This repository has code to reproduce results from 'Gradual Negative Matching for LLM Unlearning' published at ECIR 2025.
If you use this code please cite:
@inproceedings{10.1007/978-3-031-88714-7_16,
author = {Kulkarni, Hrishikesh and Goharian, Nazli and Frieder, Ophir},
title = {Gradual Negative Matching for LLM Unlearning},
year = {2025},
isbn = {978-3-031-88713-0},
publisher = {Springer-Verlag},
address = {Berlin, Heidelberg},
url = {https://doi.org/10.1007/978-3-031-88714-7_16},
doi = {10.1007/978-3-031-88714-7_16},
abstract = {With the emergence of the ‘Right to be Forgotten’, privacy protection and reducing harmful content are essential. Addressing such concerns with differential privacy and data pre-processing involves retraining the model from scratch, which is costly. Hence, Large Language Model (LLM) Unlearning has gained traction given its computational efficiency. Along with the ability to forget, the ability to retain the remaining knowledge is equally important.
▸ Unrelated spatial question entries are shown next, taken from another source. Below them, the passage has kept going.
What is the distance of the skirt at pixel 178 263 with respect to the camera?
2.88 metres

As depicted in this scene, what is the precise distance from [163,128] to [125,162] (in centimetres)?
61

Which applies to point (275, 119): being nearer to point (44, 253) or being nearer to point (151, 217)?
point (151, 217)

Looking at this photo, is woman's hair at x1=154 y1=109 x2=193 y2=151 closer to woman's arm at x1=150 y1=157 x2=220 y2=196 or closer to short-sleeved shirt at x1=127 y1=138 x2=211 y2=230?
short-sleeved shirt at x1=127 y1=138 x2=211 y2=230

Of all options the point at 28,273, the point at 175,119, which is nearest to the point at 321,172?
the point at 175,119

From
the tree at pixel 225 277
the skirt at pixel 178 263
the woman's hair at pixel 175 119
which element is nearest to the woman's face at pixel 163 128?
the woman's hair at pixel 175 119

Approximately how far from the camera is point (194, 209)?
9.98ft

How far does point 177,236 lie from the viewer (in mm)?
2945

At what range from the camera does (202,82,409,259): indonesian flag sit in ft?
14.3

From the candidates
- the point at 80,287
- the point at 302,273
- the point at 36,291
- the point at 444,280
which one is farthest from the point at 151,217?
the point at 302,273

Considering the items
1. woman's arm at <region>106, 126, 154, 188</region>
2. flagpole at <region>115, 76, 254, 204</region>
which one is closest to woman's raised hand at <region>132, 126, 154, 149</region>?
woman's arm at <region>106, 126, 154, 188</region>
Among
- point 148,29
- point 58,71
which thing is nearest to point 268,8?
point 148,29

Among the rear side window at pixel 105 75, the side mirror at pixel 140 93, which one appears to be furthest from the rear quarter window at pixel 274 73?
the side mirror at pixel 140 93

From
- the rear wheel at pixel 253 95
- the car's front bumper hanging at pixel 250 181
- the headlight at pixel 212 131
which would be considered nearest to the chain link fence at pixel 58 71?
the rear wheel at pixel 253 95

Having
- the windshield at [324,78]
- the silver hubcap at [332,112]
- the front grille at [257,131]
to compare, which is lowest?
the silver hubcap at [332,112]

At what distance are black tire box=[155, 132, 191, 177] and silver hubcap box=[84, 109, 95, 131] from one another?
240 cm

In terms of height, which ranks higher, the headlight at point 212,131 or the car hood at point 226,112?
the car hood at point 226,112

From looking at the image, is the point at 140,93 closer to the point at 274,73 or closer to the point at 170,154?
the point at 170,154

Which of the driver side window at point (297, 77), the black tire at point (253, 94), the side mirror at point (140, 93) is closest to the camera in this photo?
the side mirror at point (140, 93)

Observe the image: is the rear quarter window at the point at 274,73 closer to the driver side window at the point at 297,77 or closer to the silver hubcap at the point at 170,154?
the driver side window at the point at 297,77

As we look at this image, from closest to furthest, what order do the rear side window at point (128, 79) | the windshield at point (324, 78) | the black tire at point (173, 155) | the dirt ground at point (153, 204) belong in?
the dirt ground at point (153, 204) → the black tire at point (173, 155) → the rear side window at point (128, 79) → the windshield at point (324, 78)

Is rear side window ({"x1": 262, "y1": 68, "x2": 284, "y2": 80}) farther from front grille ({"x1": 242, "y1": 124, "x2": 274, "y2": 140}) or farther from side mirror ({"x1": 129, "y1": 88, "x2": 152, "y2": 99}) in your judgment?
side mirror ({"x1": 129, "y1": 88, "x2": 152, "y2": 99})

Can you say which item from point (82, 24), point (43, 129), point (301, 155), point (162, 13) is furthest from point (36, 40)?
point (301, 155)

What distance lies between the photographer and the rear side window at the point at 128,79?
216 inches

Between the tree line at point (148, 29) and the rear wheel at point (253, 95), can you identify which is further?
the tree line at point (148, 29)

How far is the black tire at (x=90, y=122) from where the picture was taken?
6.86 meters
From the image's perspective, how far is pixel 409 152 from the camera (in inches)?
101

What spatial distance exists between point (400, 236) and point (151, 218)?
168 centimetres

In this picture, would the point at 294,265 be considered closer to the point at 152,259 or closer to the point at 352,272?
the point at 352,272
However, there is a trade-off between retention and forgetfulness effectiveness in all state-of-the-art LLM Unlearning methods. In addition, some methods result in catastrophic collapse of the models, leading to a complete loss of usability. We introduce the ‘Gradual Negative Matching’ (GNM) method and evaluate it on the benchmark released with the SemEval 2025 LLM Unlearning task. GNM pairs Forget set input with gradual negative outputs obtained by iteratively prompting the LLM and performs gradient descent. It achieves best performance across Question Answering (QA) evaluations while performing comparably in Sentence Completion evaluations with respect to the baselines. Further, GNM results in, on average, 26\% improvement in the RougeL-based metric for QA tasks.},
booktitle = {Advances in Information Retrieval: 47th European Conference on Information Retrieval, ECIR 2025, Lucca, Italy, April 6–10, 2025, Proceedings, Part III},
pages = {183–191},
numpages = {9},
keywords = {LLM, Efficient Unlearning, Forget-Retain Trade-off},
location = {Lucca, Italy}
}
The paper can be found at: https://dl.acm.org/doi/10.1007/978-3-031-88714-7_16
We propose Gradual Negative Matching (GNM) for LLM Unlearning. GNM pairs Forget set input with gradual negative outputs obtained by iteratively prompting the LLM and performs gradient descent. Overall, it leads to superior forget-retain trade-off when compared to baselines while preventing catastrophic collapse.
We use code from https://github.com/kevinyaobytedance/llm_unlearn as boiler plate.
Run this file with below given command line arguments to train models with respective unlearning methods. Weights for individuals loss functions can be set in the code.
--ga: Gradient Ascent on Forget Set
--gd: Gradient Descent on Retain Set
--klr: KL divergence minimization on Retain Set
--klf: KL divergence maximizaiton on Forget Set
--rm: Random Matching between Forget Set input and Retain Set output
--gnm: Gradual Negative Matching between Forget Set inputs and Gradual Negative outputs
In order to reproduce results of the proposed method run:
python unlearn_gnm.py --use_lora --ga --klr --gnm
Additional command line arguments
--max_unlearn_steps: No of training Batches
--batch_size: Batch size
--lr: Learning rate
--model_name: Name of model to perform unlearning on
--tokenizer_name: Tokenizer for the model in consideration
--model_save_dir: Location to save the unlearned model
--use_lora: Use AdaLora
This file has loss function and data loader definitions.
Set the model name in this file and run to evaluate across metrics, sets and number of training batches.